What if you wanted to understand what it was like to be Amelia Earhart, though--one of just a few female pilots living through the early years of air travel? For that kind of knowledge, you would be smart to find a novel like I Was Amelia Earhart by Jane Mendelsohn, which imagines how Earhart would describe her own life. Knowing what you need to know, in other words, can help you find the best book for the job.
Once you know the type of text you need, how can you tell when you’ve found it? If the title of a book doesn’t say that it’s a biography or a novel, would you know just by reading a few paragraphs? Each of the excerpts below appears in a text about life during the Great Depression. As you read each passage, note the style of the text and the way its facts are presented. Then decide whether the text is most likely fiction or nonfiction.
He waited until the little ones were asleep, snuggled together like puppies in the middle of the bed, and left his mother a note on the kitchen table beside a slice of cornbread and a glass of buttermilk from the icebox. She would return from the mines in less than an hour.
There was a bend in the tracks just down the valley, a place where the great loaded coal trains were forced to slow their pace. He had grown up playing on the tracks, the only open space between the shadow of the mountains and the rocky course of the river; his first chore had been to collect the pieces of coal that spilled from the cars, to help heat the house through the winter.
When he was just five and times were still good, he remembered watching his father place a penny on the tracks. He had jumped and squealed with pleasure when the great train passed, and then stared in silent awe at the flattened copper, shaped by the train and the rails into a disk the size of his fist.
He had wanted to show his little brother the magic, too, but pennies were too precious now to be wasted that way, and his father was two years gone.
Question
What kind of writing does this excerpt represent?
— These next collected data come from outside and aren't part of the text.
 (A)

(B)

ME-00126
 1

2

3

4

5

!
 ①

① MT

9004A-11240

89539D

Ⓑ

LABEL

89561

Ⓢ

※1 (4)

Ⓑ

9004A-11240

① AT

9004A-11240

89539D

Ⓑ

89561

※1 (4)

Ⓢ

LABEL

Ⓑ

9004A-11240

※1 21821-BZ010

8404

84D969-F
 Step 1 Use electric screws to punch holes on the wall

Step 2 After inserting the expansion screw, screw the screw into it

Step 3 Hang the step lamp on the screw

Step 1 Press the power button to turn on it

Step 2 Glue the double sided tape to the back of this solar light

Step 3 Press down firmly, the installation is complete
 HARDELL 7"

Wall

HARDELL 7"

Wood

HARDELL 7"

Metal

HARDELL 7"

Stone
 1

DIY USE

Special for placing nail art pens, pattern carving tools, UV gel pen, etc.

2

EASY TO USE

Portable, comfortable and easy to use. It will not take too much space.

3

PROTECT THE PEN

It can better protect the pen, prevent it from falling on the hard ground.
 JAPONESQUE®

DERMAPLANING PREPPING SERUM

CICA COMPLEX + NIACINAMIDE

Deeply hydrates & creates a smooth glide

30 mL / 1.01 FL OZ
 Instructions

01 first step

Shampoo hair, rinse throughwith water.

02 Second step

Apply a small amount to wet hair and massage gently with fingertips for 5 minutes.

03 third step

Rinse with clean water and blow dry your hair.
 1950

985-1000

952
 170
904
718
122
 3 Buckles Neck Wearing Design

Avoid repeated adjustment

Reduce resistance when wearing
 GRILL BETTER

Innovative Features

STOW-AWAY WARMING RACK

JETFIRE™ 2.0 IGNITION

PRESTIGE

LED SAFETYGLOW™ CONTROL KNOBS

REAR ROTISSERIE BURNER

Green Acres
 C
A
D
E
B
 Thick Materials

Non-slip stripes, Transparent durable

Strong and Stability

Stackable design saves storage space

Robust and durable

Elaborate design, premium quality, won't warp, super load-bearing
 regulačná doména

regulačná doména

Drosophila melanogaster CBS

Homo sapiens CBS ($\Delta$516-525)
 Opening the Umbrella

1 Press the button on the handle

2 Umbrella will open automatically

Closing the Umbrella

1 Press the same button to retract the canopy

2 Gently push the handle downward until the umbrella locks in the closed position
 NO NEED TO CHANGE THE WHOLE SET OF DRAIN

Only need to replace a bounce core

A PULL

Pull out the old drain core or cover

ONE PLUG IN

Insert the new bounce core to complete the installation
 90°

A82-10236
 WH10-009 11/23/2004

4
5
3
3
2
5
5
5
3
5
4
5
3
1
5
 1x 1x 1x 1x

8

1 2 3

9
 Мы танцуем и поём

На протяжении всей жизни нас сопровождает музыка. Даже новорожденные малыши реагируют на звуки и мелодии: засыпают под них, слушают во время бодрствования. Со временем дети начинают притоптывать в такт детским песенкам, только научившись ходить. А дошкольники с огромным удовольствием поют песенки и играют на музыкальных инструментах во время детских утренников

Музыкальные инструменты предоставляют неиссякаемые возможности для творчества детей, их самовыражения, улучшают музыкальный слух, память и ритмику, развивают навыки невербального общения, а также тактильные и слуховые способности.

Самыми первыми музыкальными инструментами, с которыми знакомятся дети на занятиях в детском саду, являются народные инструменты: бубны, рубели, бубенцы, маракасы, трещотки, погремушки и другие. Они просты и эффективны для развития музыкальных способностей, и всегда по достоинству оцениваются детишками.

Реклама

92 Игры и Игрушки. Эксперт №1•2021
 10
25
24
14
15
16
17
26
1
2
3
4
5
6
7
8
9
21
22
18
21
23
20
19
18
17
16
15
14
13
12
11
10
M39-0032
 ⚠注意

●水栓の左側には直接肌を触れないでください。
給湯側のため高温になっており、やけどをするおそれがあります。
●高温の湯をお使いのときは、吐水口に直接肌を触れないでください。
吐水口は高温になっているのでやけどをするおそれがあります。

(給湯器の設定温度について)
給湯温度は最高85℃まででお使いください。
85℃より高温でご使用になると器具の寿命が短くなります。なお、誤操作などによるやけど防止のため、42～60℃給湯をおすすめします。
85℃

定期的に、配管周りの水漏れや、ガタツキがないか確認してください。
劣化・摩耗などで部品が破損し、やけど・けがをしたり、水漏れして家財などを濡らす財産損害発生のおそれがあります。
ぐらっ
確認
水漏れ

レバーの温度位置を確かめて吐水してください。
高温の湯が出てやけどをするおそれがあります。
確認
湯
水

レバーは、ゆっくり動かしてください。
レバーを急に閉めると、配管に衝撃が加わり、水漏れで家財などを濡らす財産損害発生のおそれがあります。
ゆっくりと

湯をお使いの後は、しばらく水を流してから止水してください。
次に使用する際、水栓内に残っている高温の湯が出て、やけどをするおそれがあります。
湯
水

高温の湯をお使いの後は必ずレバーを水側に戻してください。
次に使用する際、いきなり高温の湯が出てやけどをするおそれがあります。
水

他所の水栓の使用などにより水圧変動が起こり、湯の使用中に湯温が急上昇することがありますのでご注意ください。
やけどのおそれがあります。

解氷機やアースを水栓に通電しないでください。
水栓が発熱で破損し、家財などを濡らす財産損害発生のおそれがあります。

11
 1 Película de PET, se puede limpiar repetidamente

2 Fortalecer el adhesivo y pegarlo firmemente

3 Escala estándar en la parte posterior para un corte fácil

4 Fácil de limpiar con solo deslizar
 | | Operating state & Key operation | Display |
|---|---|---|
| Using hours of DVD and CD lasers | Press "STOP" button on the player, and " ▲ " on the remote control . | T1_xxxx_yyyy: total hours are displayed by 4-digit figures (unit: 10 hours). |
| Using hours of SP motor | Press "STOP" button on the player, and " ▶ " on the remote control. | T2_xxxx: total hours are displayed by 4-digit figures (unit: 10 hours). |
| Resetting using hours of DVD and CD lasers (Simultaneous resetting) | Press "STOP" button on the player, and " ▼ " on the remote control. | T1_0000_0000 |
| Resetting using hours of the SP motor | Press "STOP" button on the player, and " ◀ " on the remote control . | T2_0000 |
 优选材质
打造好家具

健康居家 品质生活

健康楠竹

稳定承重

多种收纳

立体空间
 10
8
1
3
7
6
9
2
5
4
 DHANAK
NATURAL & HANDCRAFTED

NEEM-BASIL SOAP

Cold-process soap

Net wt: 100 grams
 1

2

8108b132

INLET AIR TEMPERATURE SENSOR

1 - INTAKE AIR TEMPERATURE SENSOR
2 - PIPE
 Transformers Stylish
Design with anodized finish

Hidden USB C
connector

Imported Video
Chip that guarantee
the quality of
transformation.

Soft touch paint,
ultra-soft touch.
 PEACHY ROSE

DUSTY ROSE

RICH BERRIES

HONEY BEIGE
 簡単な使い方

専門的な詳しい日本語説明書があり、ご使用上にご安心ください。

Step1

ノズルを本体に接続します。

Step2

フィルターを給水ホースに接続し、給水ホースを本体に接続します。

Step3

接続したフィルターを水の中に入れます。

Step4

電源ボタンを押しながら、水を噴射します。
What key features from the text helped you decide?
The Civil Conservation Corps (CCC) performed more than 150 different kinds of work, most of which consisted of manual labor, and operated in every state and territory. The young men employed by the CCC built hiking trails, roads, park and forest buildings. They constructed bridges, planted trees, and put out forest fires. CCC Camps also offered vocational training and basic education in academic subjects, such as arithmetic and grammar.
Given the nature of the work and the inexperience of most enrollees, accidents were inevitable, so the CCC established the Division of Safety. The division directed safety, health, sanitation, fire prevention, and compensation throughout the CCC's camps. To improve safety measures and to provide information about an incident to family members in the case of serious injury or death, the division investigated accidents to determine their cause.
Question
What features of the second excerpt helped you see that it was nonfiction?